Like many transgender children, Kaden Merrill knew from an early age that his gender was different than what he was assigned at birth.
At age 5, in Chandler, Ariz., Kaden asked his mom why he kept having dreams he was a boy.
“At the time, I didn’t know what to make of it and reached out to a friend of mine from the LGBTQ community,” said his mom Angelina Merrill. “When he was 10 he started having anxiety issues and our doctor felt we should start medicating him. That didn’t work.”
Then Kaden saw an episode of The Oprah Winfrey Show featuring a transgender person.
“I realized that’s what I was trying to express this whole time,” Kaden said. “I went to mom and told her I thought I was transgender.”
“It took me about three days to do the research and read up on it until I got it,” Angelina said. “From there it was just about figuring out how to love and support my kid. We started looking for counselors who had experience working with LGBTQ kids. During his first appointed, I went outside, and when I came back in, his counselor said he knows exactly who he is.”
From that day, Kaden and his mom took their story to the world in the hopes of creating better understanding about the experiences of transgender kids.
Kaden and his mom were featured on The Oprah Winfrey Show twice, 48 Hours, CBS News and the Discovery Channel. There have been stories on Huffington Post and in many other outlets across the country.
Five years ago, when Kaden was 20, the family moved to Oregon in the hopes of finding a more supportive community to set down some roots.
What they discovered is thatOregon is on the forefront of LGBTQ equality nationally, however transgender Oregonians still experience discrimination, particularly when trying to access health care.
“I am fortunate to have good health insurance through my mother’s employer,” he said. “When we moved here, I established a relationship with a primary care provider in Hillsboro. As a transgender man, I recognize I am still at risk for cervical cancer. Despite my repeated requests, my doctor told me I didn’t need a Pap screening. I continued to ask. After three years, my doctor acknowledged she did not know how to treat me and recommended I find another doctor.”

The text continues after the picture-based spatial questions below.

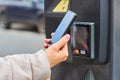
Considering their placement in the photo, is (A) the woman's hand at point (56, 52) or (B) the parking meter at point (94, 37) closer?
(A) the woman's hand at point (56, 52)

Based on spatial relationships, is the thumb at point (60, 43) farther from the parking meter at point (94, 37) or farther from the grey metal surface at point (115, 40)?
the grey metal surface at point (115, 40)

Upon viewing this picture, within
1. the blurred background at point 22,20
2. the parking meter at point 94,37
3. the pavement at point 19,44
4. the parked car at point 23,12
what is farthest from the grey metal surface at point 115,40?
the parked car at point 23,12

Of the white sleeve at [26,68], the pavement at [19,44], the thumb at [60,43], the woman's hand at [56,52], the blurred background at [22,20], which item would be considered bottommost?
the pavement at [19,44]

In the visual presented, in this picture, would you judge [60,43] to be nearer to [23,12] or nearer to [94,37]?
[94,37]

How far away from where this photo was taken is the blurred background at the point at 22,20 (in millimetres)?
12688

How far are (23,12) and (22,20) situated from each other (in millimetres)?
444

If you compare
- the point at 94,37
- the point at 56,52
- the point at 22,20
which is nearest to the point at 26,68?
the point at 56,52

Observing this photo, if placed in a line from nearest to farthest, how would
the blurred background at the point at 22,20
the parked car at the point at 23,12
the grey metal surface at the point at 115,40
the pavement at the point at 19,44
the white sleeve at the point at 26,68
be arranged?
the white sleeve at the point at 26,68, the grey metal surface at the point at 115,40, the pavement at the point at 19,44, the blurred background at the point at 22,20, the parked car at the point at 23,12

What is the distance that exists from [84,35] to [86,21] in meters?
0.07

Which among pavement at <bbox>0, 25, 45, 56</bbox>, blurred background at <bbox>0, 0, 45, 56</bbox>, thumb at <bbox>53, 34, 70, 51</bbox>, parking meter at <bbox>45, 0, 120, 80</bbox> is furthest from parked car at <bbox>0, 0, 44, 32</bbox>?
thumb at <bbox>53, 34, 70, 51</bbox>

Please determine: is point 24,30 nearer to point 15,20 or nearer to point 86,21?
point 15,20

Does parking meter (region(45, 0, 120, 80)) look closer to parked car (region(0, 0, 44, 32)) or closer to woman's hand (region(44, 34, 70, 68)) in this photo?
woman's hand (region(44, 34, 70, 68))

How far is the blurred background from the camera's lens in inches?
500

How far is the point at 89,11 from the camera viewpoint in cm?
201
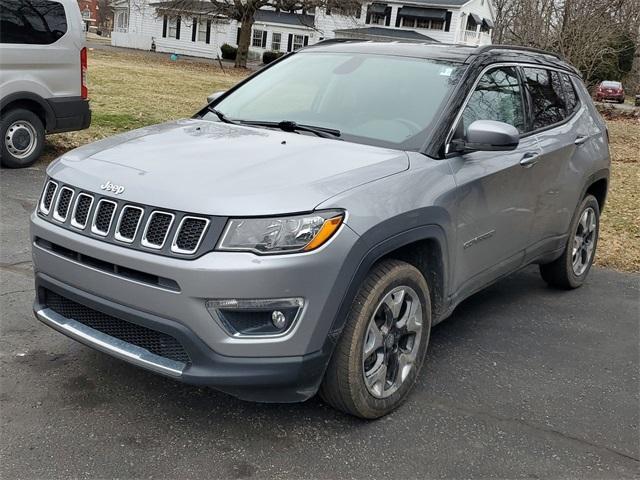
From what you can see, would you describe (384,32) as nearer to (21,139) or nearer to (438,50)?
(21,139)

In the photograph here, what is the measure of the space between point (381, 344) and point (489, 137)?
1223 millimetres

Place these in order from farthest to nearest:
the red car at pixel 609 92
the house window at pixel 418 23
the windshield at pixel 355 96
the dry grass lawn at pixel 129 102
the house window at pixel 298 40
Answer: the house window at pixel 298 40
the house window at pixel 418 23
the red car at pixel 609 92
the dry grass lawn at pixel 129 102
the windshield at pixel 355 96

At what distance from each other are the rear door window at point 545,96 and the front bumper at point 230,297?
243 centimetres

Kaden switched doctors and finally received a Pap screening. It came back positive for pre-cancerous cells. To prevent the spread of cancer, his physician recommended a hysterectomy, which he was prepared for, but his insurance provider denied treatment because it didn’t have a code that would allow a transgender man to have a hysterectomy.
In January, his mother changed jobs. They now have new insurance and a new doctor, Dr. Megan Bird of Legacy Health Systems (also on the Board of Basic Rights Oregon).
“Fortunately, I have a physician well-versed in serving transgender people. However, a recent Pap screening revealed the cancer cells have spread, making my need for a hysterectomy even more acute,” Kaden said. “It’s been two months, I am currently working with my health insurance provider to approve the procedure so the pre-cancerous cells can be removed.”
So as Kaden waits to get approval for surgery, he is working with Basic Rights Oregon, ACLU of Oregon, APANO, Family Forward Oregon, NARAL Pro-Choice Oregon, Oregon Latino Health Coalition, Planned Parenthood and Western States Center to help end health care discrimination against transgender Oregonians.
On March 15, he testified in the Oregon Legislature on HB 3391, the Reproductive Health Equity bill, which would ensure coverage for a full spectrum of reproductive health services regardless of income, citizenship status, gender identity and type of insurance.
Today, Kaden is sharing his story for a bill we’re sponsoring to reduce the number of insurance carriers who can deny coverage to a person based on their gender identity.
HB 3060 will help level the playing field and reduce discrimination in the workplace by requiring prospective contractors seeking contracts worth more than $150,000 with the state to certify that they have policies and practices that prohibit sexual harassment, sexual assault and discrimination. This includes a prohibition on denying benefits to an employee or their dependent based solely on their gender identity, if the employer provides benefits.